> **THE TASK**: Please turn the items below into a numbered list, one line per number, leaving out the blank lines.

Start of DATA ROWS

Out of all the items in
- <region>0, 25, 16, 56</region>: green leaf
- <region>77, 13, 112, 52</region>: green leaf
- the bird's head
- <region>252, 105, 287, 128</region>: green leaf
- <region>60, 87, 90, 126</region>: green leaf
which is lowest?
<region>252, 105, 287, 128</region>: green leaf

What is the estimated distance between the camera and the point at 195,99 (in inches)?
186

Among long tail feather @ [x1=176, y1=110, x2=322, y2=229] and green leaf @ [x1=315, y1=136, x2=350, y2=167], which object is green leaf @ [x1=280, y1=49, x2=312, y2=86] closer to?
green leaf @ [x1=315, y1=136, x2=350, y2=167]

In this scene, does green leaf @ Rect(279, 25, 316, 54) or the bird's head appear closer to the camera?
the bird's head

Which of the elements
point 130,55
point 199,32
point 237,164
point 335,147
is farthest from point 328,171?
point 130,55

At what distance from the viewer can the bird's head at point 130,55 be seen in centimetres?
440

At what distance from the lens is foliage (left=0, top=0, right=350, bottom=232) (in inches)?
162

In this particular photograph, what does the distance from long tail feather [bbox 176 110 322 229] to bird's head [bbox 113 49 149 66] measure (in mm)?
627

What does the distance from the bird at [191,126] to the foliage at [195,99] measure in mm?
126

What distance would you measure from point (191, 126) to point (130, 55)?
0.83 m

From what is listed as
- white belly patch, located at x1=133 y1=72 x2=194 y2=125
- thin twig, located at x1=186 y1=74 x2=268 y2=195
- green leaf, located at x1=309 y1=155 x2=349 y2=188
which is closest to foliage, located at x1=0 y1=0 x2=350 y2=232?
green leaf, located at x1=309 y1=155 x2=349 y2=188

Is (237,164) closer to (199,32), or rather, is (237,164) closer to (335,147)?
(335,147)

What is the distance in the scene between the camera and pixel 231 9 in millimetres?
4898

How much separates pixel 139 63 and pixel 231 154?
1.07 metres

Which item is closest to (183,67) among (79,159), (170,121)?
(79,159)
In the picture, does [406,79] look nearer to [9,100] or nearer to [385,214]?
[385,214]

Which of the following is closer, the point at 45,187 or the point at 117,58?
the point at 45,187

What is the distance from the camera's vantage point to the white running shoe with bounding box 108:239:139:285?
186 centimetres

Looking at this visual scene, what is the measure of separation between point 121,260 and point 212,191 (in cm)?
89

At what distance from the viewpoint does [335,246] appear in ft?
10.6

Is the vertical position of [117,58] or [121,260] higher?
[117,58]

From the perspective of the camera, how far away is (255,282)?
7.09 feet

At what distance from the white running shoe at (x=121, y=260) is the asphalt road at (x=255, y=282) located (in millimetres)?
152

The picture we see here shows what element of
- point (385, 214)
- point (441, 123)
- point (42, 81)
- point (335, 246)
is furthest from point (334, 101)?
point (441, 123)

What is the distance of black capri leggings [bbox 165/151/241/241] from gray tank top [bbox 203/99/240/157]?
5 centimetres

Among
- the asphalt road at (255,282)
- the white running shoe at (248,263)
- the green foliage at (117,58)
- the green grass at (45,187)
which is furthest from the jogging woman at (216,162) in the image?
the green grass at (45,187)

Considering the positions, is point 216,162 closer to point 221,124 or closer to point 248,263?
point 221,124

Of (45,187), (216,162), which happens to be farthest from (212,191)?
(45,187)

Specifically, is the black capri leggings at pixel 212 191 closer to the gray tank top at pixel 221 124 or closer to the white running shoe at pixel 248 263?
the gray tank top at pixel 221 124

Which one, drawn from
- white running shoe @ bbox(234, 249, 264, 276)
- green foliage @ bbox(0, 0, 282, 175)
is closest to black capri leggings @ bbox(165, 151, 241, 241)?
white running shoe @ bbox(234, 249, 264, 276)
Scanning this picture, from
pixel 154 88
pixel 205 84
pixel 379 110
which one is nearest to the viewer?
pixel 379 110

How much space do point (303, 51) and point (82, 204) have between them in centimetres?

End of DATA ROWS

> **THE OUTPUT**:
1. Out of all the items in
2. - <region>0, 25, 16, 56</region>: green leaf
3. - <region>77, 13, 112, 52</region>: green leaf
4. - the bird's head
5. - <region>252, 105, 287, 128</region>: green leaf
6. - <region>60, 87, 90, 126</region>: green leaf
7. which is lowest?
8. <region>252, 105, 287, 128</region>: green leaf
9. What is the estimated distance between the camera and the point at 195,99 (in inches)?
10. 186
11. Among long tail feather @ [x1=176, y1=110, x2=322, y2=229] and green leaf @ [x1=315, y1=136, x2=350, y2=167], which object is green leaf @ [x1=280, y1=49, x2=312, y2=86] closer to?
12. green leaf @ [x1=315, y1=136, x2=350, y2=167]
13. In this scene, does green leaf @ Rect(279, 25, 316, 54) or the bird's head appear closer to the camera?
14. the bird's head
15. Which of the elements
16. point 130,55
17. point 199,32
18. point 237,164
19. point 335,147
20. is farthest from point 328,171?
21. point 130,55
22. At what distance from the viewer can the bird's head at point 130,55 be seen in centimetres?
23. 440
24. At what distance from the lens is foliage (left=0, top=0, right=350, bottom=232) (in inches)?
25. 162
26. In this particular photograph, what does the distance from long tail feather [bbox 176 110 322 229] to bird's head [bbox 113 49 149 66] measure (in mm)?
27. 627
28. What does the distance from the bird at [191,126] to the foliage at [195,99] measure in mm?
29. 126
30. What distance would you measure from point (191, 126) to point (130, 55)?
31. 0.83 m
32. From what is listed as
33. - white belly patch, located at x1=133 y1=72 x2=194 y2=125
34. - thin twig, located at x1=186 y1=74 x2=268 y2=195
35. - green leaf, located at x1=309 y1=155 x2=349 y2=188
36. which is closest to foliage, located at x1=0 y1=0 x2=350 y2=232?
37. green leaf, located at x1=309 y1=155 x2=349 y2=188
38. Is (237,164) closer to (199,32), or rather, is (237,164) closer to (335,147)?
39. (335,147)
40. What is the distance in the scene between the camera and pixel 231 9 in millimetres?
41. 4898
42. How much separates pixel 139 63 and pixel 231 154?
43. 1.07 metres
44. Which item is closest to (183,67) among (79,159), (170,121)?
45. (79,159)
46. In the picture, does [406,79] look nearer to [9,100] or nearer to [385,214]?
47. [385,214]
48. Which of the following is closer, the point at 45,187 or the point at 117,58?
49. the point at 45,187
50. What is the distance from the camera's vantage point to the white running shoe with bounding box 108:239:139:285?
51. 186 centimetres
52. Looking at this visual scene, what is the measure of separation between point 121,260 and point 212,191 (in cm)?
53. 89
54. At what distance from the viewpoint does [335,246] appear in ft?
55. 10.6
56. Is the vertical position of [117,58] or [121,260] higher?
57. [117,58]
58. From the perspective of the camera, how far away is (255,282)?
59. 7.09 feet
60. At what distance from the white running shoe at (x=121, y=260) is the asphalt road at (x=255, y=282) located (in millimetres)?
61. 152
62. The picture we see here shows what element of
63. - point (385, 214)
64. - point (441, 123)
65. - point (42, 81)
66. - point (335, 246)
67. is furthest from point (334, 101)?
68. point (441, 123)
69. What is the distance of black capri leggings [bbox 165/151/241/241] from gray tank top [bbox 203/99/240/157]?
70. 5 centimetres
71. Among
72. - the asphalt road at (255,282)
73. - the white running shoe at (248,263)
74. - the green foliage at (117,58)
75. - the green grass at (45,187)
76. which is furthest from the jogging woman at (216,162) in the image?
77. the green grass at (45,187)
78. Considering the positions, is point 216,162 closer to point 221,124 or closer to point 248,263?
79. point 221,124
80. Of (45,187), (216,162), which happens to be farthest from (212,191)?
81. (45,187)
82. Specifically, is the black capri leggings at pixel 212 191 closer to the gray tank top at pixel 221 124 or closer to the white running shoe at pixel 248 263?
83. the gray tank top at pixel 221 124
84. Which one, drawn from
85. - white running shoe @ bbox(234, 249, 264, 276)
86. - green foliage @ bbox(0, 0, 282, 175)
87. is closest to black capri leggings @ bbox(165, 151, 241, 241)?
88. white running shoe @ bbox(234, 249, 264, 276)
89. Scanning this picture, from
90. pixel 154 88
91. pixel 205 84
92. pixel 379 110
93. which one is nearest to the viewer?
94. pixel 379 110
95. How much space do point (303, 51) and point (82, 204) have between them in centimetres?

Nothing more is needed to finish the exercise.